◆ WHAT TO WORK ON ◆
Copy every line of the material below with "T-Shirt" switched to "Sweatshirt" and all other text unchanged, leaving out the pictures.

◆ RECORD SET ◆
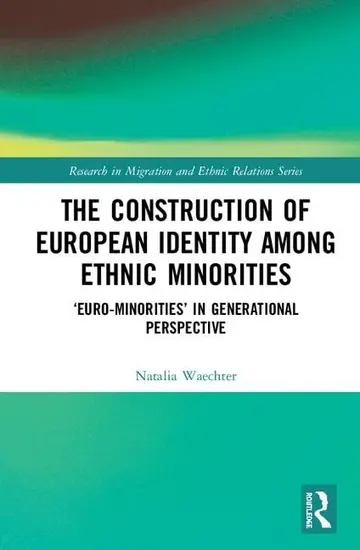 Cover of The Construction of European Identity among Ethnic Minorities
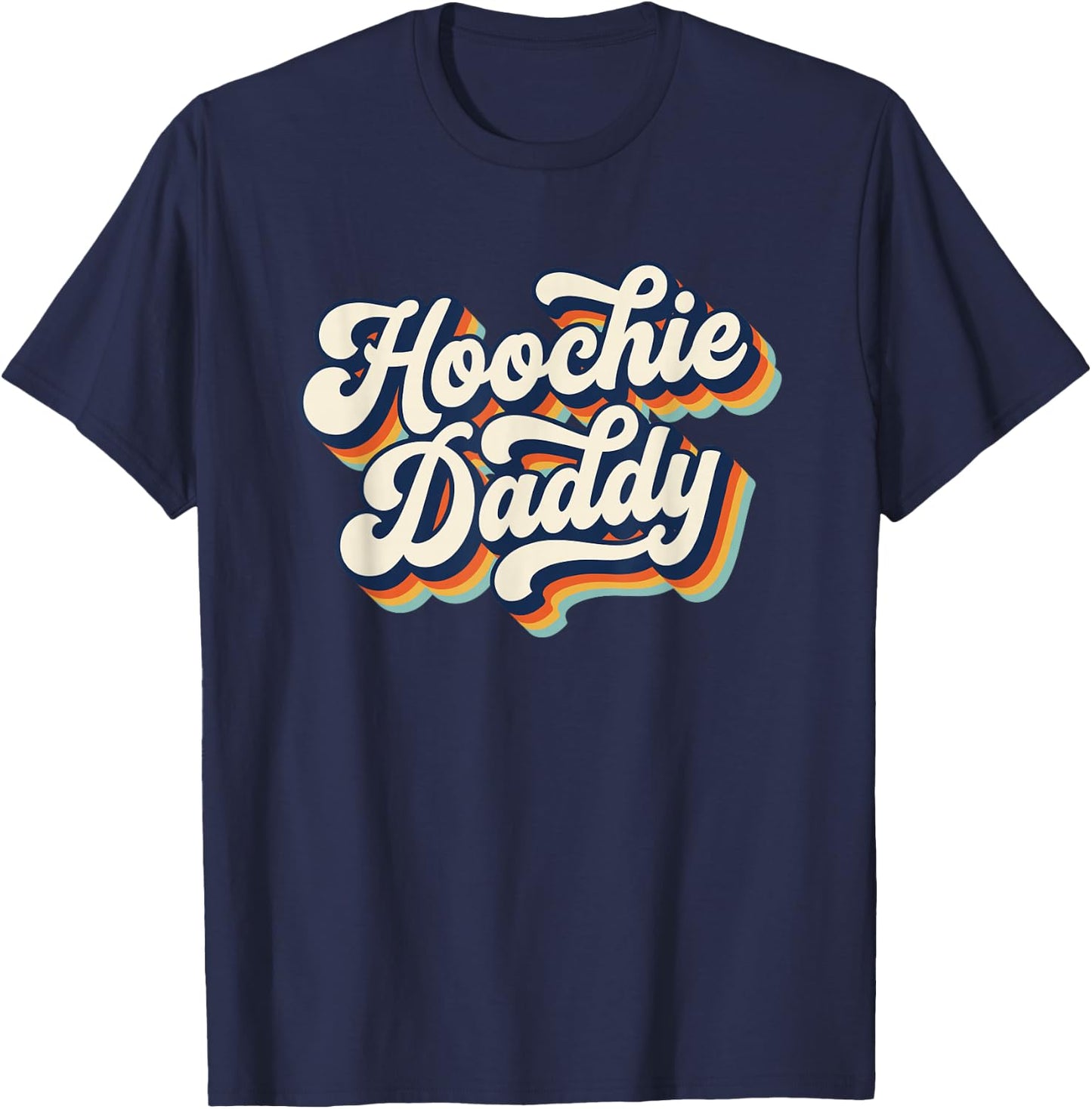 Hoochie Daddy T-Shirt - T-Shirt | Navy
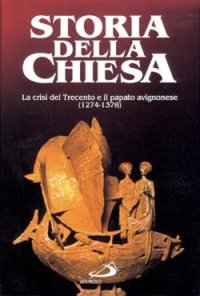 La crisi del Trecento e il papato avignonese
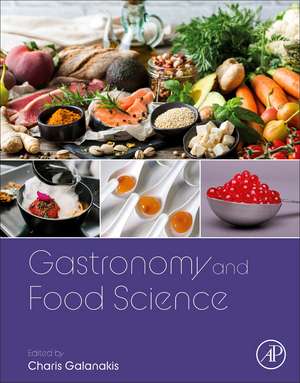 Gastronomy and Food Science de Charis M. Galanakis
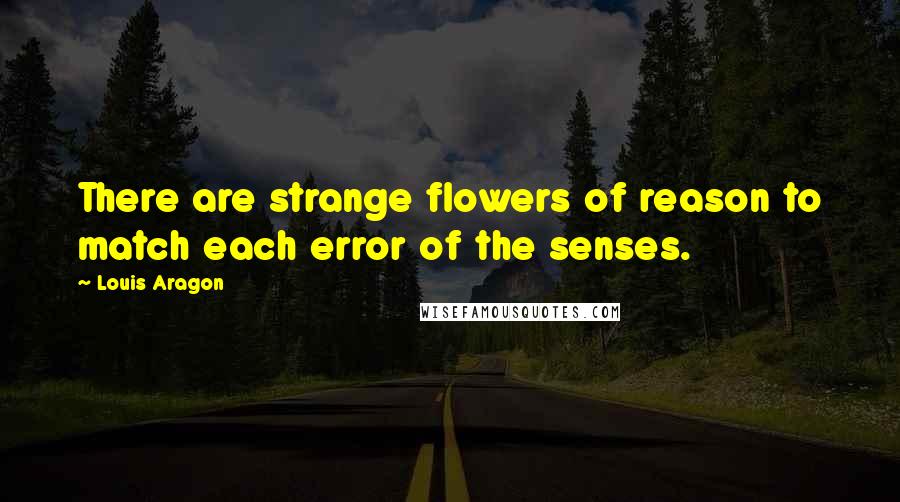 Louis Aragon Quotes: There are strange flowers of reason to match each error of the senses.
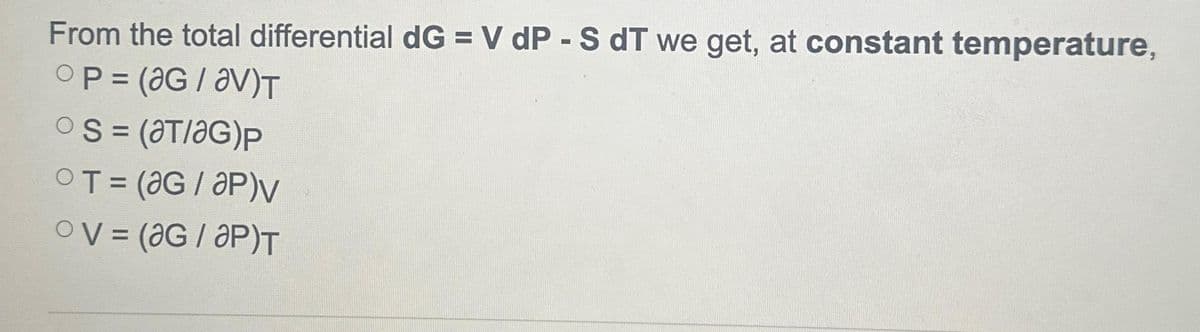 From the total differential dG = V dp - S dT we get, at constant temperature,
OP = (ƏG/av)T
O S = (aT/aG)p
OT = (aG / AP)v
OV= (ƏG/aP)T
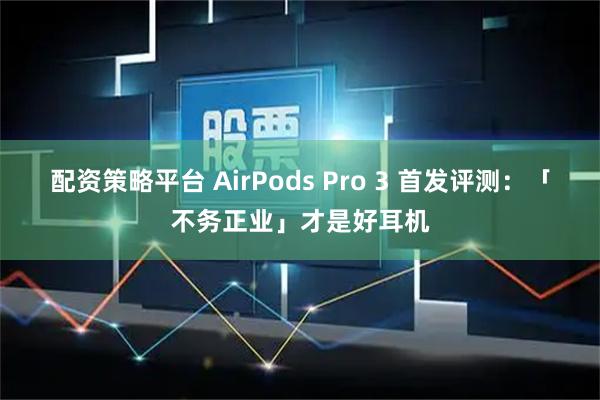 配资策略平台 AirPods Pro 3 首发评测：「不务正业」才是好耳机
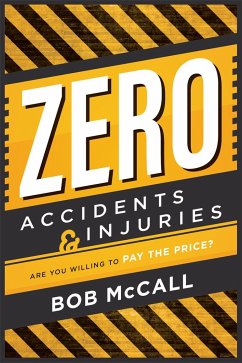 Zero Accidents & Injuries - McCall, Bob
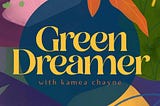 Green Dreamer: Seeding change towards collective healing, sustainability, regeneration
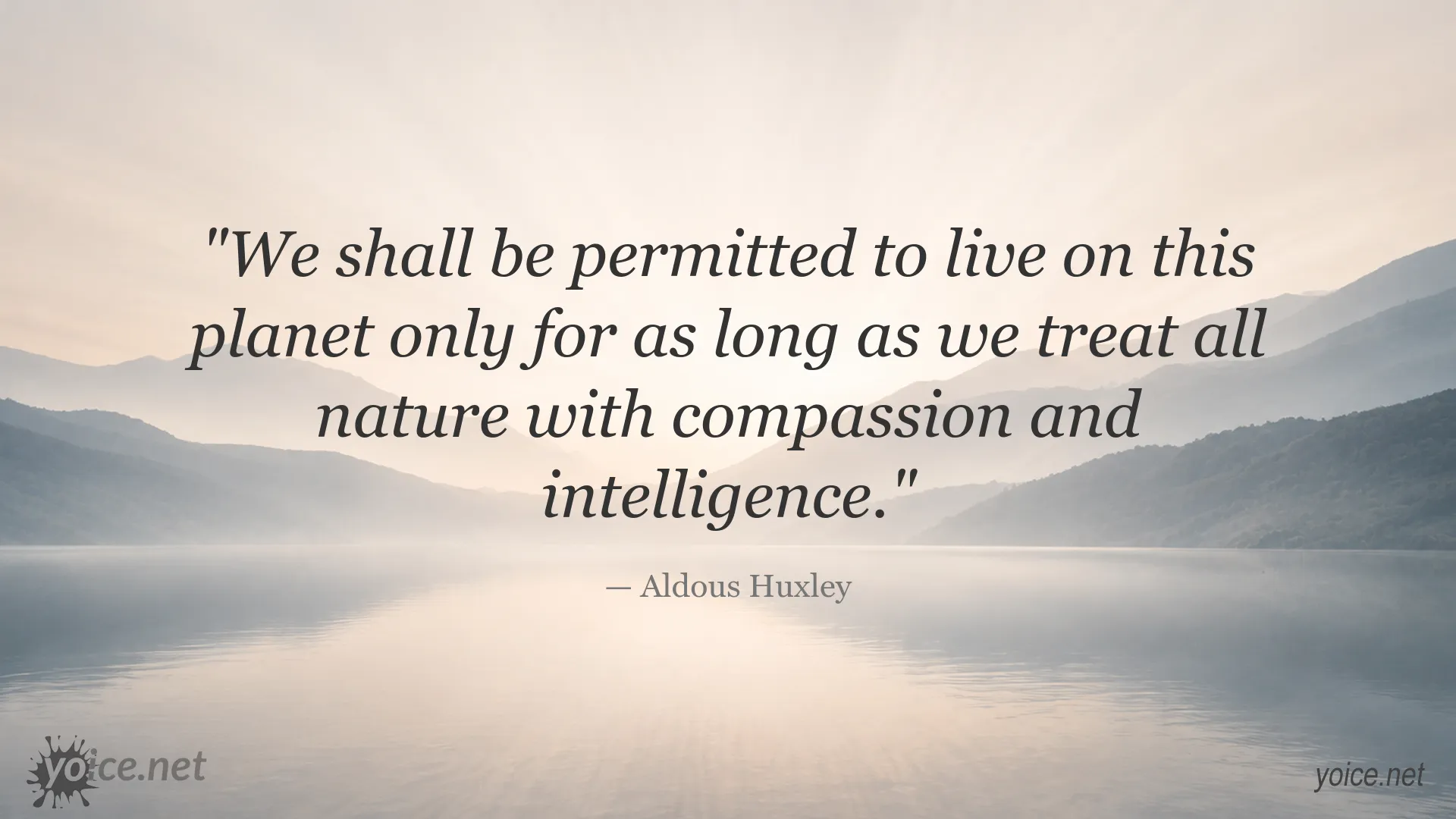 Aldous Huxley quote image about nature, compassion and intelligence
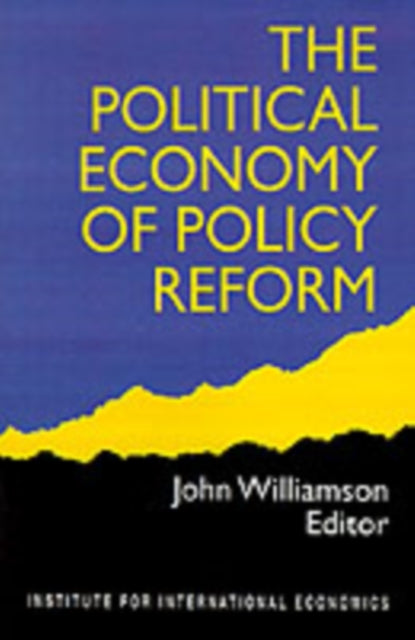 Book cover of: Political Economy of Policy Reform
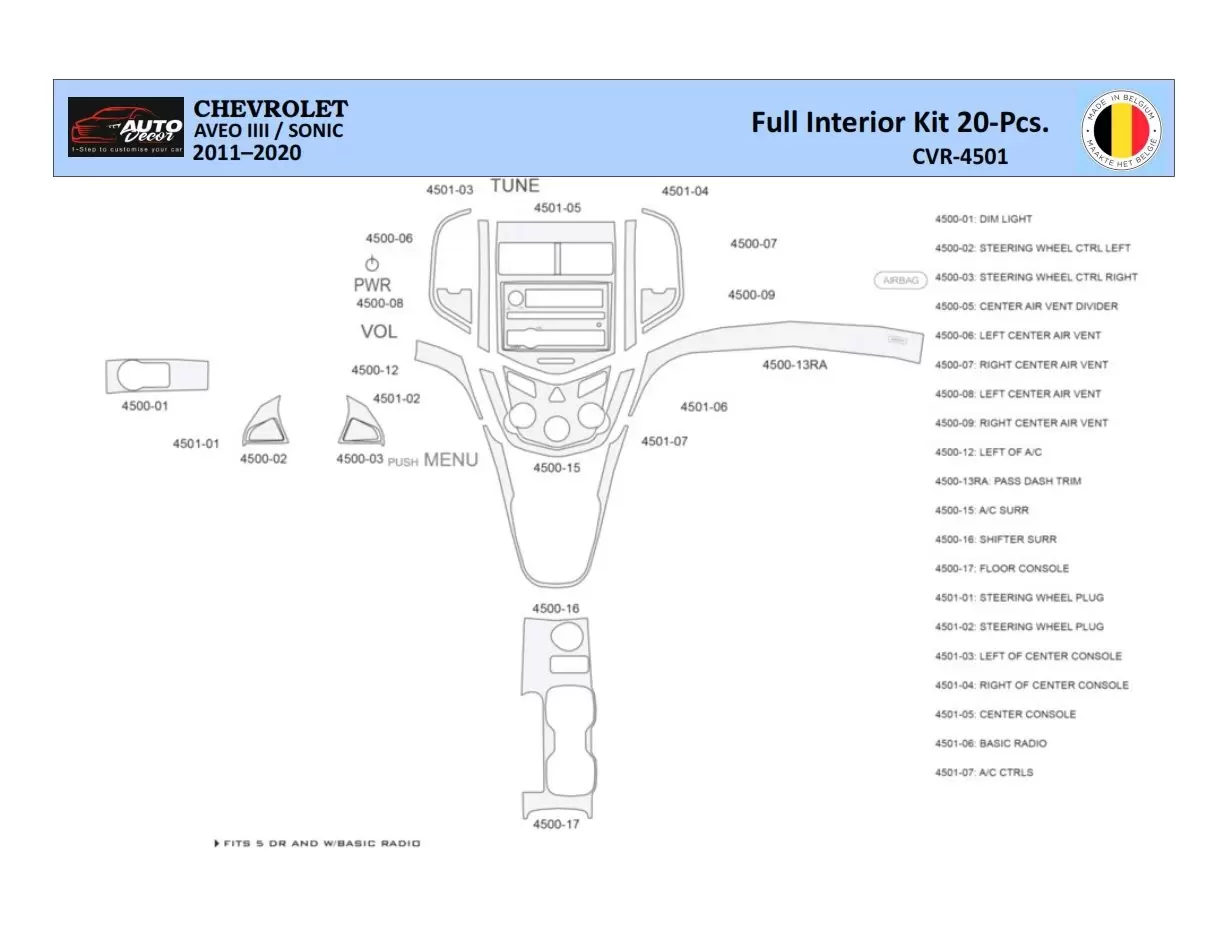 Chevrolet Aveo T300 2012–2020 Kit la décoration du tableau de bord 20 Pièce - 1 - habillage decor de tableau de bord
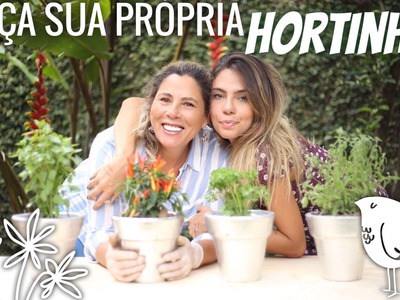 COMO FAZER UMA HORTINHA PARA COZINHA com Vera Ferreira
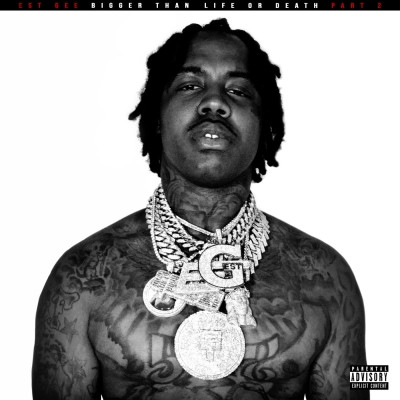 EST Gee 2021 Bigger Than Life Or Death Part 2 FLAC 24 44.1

◆ OUTPUT OF THE EXERCISE ◆
 Cover of The Construction of European Identity among Ethnic Minorities
 Hoochie Daddy Sweatshirt - Sweatshirt | Navy
 La crisi del Trecento e il papato avignonese
 Gastronomy and Food Science de Charis M. Galanakis
 Louis Aragon Quotes: There are strange flowers of reason to match each error of the senses.
 From the total differential dG = V dp - S dT we get, at constant temperature,
OP = (ƏG/av)T
O S = (aT/aG)p
OT = (aG / AP)v
OV= (ƏG/aP)T
 配资策略平台 AirPods Pro 3 首发评测：「不务正业」才是好耳机
 Zero Accidents & Injuries - McCall, Bob
 Green Dreamer: Seeding change towards collective healing, sustainability, regeneration
 Aldous Huxley quote image about nature, compassion and intelligence
 Book cover of: Political Economy of Policy Reform
 Chevrolet Aveo T300 2012–2020 Kit la décoration du tableau de bord 20 Pièce - 1 - habillage decor de tableau de bord
 COMO FAZER UMA HORTINHA PARA COZINHA com Vera Ferreira
 EST Gee 2021 Bigger Than Life Or Death Part 2 FLAC 24 44.1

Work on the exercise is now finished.